Dataset entries
——

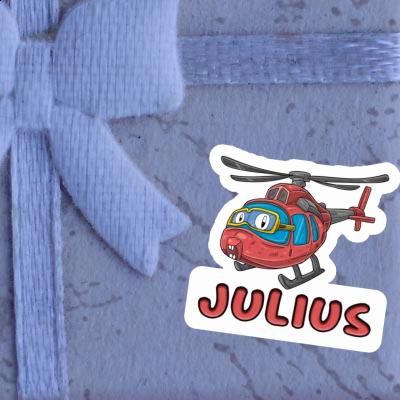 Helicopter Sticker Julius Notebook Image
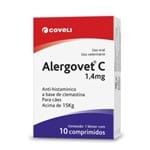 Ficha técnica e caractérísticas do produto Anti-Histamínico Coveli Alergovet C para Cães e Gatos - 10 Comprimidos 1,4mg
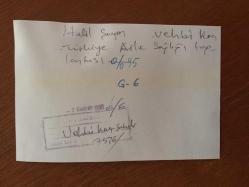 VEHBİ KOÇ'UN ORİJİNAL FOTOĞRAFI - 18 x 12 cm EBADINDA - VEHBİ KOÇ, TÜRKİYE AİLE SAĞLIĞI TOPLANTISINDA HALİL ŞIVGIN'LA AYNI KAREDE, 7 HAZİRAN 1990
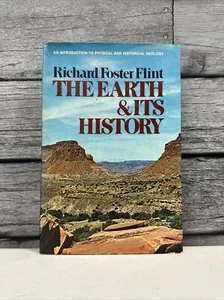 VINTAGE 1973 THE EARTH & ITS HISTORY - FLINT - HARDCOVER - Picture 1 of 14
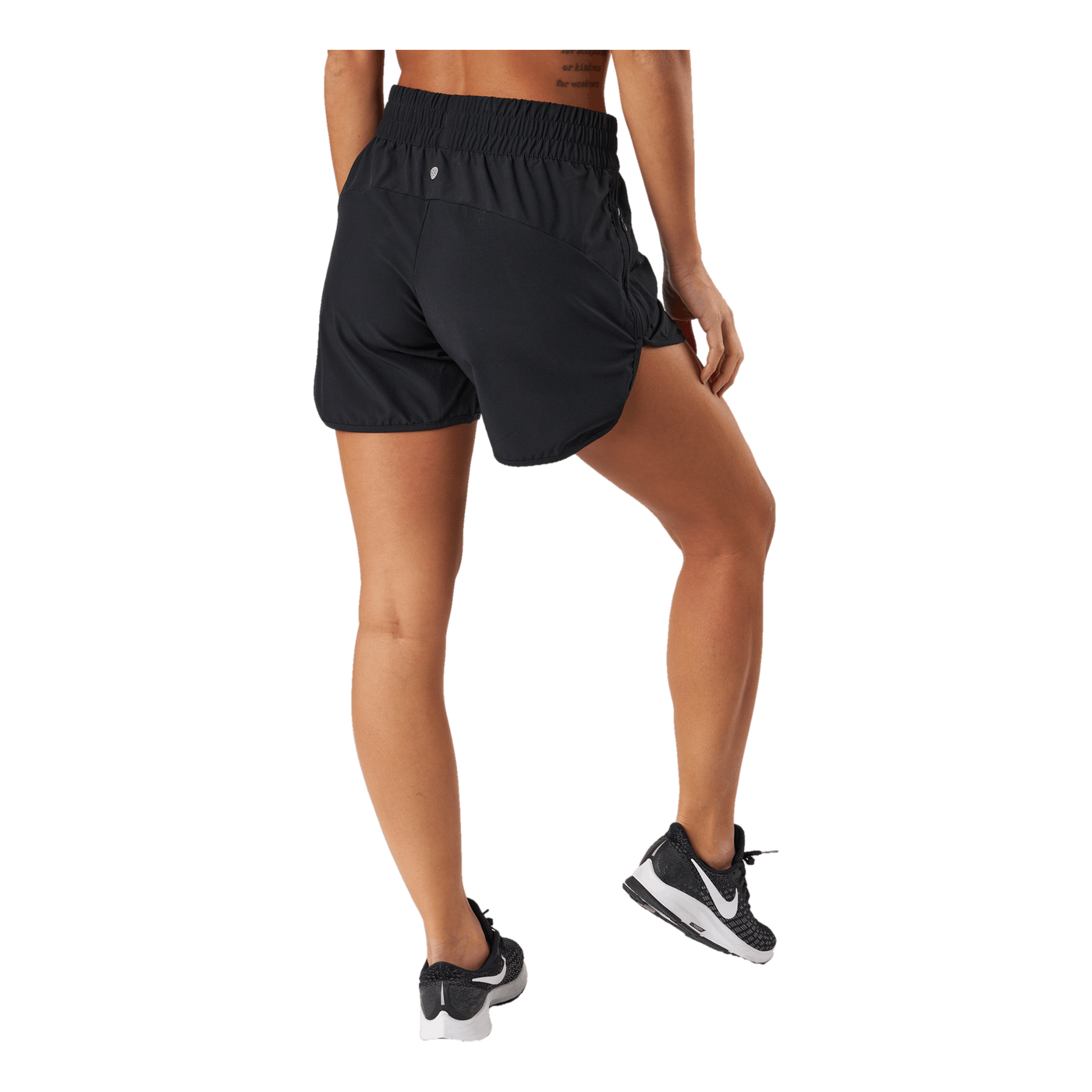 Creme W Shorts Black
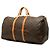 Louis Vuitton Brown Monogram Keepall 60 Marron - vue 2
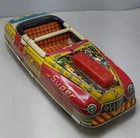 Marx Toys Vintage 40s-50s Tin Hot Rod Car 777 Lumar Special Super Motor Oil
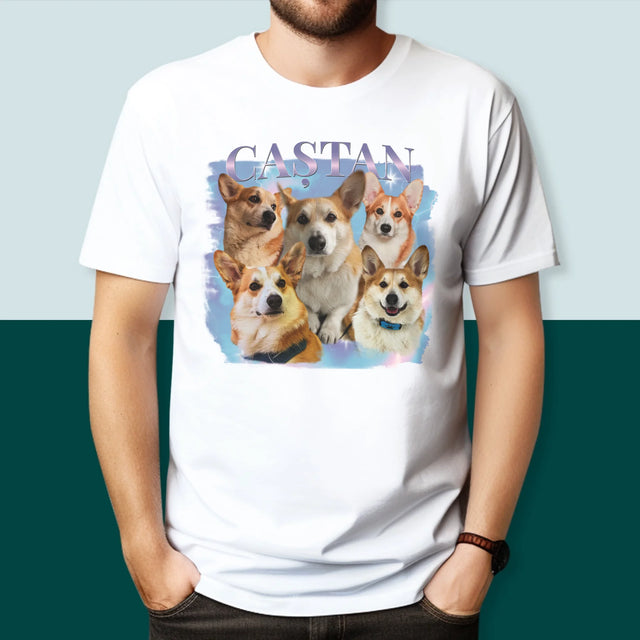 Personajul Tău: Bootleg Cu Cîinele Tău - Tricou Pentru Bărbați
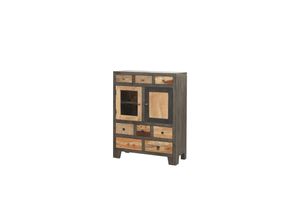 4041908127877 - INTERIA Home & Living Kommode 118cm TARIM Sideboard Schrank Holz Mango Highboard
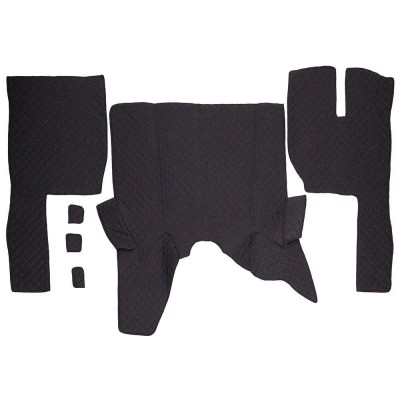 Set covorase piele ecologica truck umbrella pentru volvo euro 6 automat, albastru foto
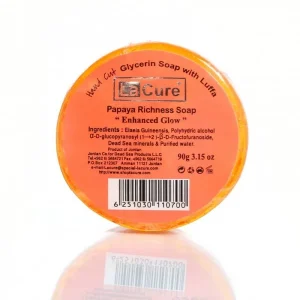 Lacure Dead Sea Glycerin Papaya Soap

——

◆ WORK TO BE COMPLETED:
Retype every row above without changing a single character, and leave the pictures out of your answer.

◆ TASK OUTPUT:
 Helicopter Sticker Julius Notebook Image
 Ficha técnica e caractérísticas do produto Anti-Histamínico Coveli Alergovet C para Cães e Gatos - 10 Comprimidos 1,4mg
 VEHBİ KOÇ'UN ORİJİNAL FOTOĞRAFI - 18 x 12 cm EBADINDA - VEHBİ KOÇ, TÜRKİYE AİLE SAĞLIĞI TOPLANTISINDA HALİL ŞIVGIN'LA AYNI KAREDE, 7 HAZİRAN 1990
 VINTAGE 1973 THE EARTH & ITS HISTORY - FLINT - HARDCOVER - Picture 1 of 14
 Creme W Shorts Black
 Louis Vuitton Brown Monogram Keepall 60 Marron - vue 2
 Marx Toys Vintage 40s-50s Tin Hot Rod Car 777 Lumar Special Super Motor Oil
 Personajul Tău: Bootleg Cu Cîinele Tău - Tricou Pentru Bărbați
 4041908127877 - INTERIA Home & Living Kommode 118cm TARIM Sideboard Schrank Holz Mango Highboard
 Set covorase piele ecologica truck umbrella pentru volvo euro 6 automat, albastru foto
 Lacure Dead Sea Glycerin Papaya Soap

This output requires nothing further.